#### TASK TO CARRY OUT:
Nothing but the exact lines from the one containing "kingdom: Animalia" through the last line of the records below belongs in your answer.

---

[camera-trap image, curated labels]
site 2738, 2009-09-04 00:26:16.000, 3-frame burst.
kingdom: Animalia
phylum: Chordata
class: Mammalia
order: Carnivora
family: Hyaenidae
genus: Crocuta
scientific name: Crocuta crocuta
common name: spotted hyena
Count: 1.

---

#### EXPECTED ANSWER:
kingdom: Animalia
phylum: Chordata
class: Mammalia
order: Carnivora
family: Hyaenidae
genus: Crocuta
scientific name: Crocuta crocuta
common name: spotted hyena
Count: 1.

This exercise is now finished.